Set task -
Gather every line of the data below that contains the word "nearest", and copy each of those lines out in order.

Raw records -
----------

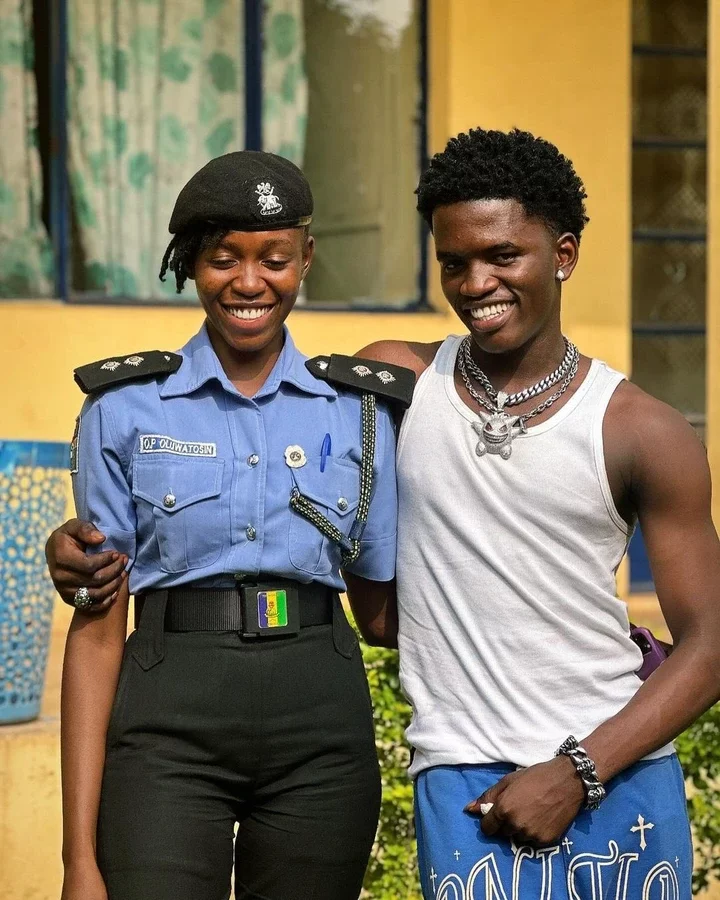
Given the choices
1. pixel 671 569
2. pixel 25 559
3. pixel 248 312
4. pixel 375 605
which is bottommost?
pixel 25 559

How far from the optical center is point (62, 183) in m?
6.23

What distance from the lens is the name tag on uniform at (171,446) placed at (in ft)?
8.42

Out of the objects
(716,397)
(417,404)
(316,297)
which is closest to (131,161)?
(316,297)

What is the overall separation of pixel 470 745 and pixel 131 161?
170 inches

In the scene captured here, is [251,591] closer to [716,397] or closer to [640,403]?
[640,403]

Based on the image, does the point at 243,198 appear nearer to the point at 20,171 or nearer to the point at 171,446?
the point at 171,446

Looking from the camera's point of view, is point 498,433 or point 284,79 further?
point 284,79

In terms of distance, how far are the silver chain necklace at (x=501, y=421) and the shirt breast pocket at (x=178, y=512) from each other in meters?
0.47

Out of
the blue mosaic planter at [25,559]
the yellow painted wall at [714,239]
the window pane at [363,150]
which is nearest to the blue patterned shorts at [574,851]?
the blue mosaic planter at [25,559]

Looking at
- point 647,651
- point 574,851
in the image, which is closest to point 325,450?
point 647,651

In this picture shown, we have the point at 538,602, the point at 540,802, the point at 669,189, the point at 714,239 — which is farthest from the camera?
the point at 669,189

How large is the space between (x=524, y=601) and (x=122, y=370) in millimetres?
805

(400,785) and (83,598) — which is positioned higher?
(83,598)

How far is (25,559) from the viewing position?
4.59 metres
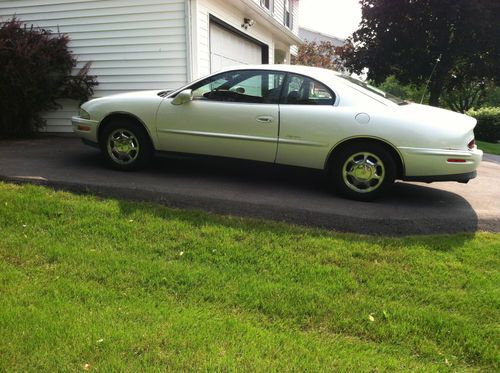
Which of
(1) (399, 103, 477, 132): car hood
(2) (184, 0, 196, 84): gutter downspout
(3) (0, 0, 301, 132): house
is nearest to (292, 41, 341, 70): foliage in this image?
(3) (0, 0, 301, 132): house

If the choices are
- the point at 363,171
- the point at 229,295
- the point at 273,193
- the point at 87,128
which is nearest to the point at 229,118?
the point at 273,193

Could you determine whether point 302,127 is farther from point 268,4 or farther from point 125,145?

----------

Answer to the exercise -
which is nearest to the blue patterned shorts at [574,851]?
is nearest to (292, 41, 341, 70): foliage in this image?
which is nearest to the point at 229,118?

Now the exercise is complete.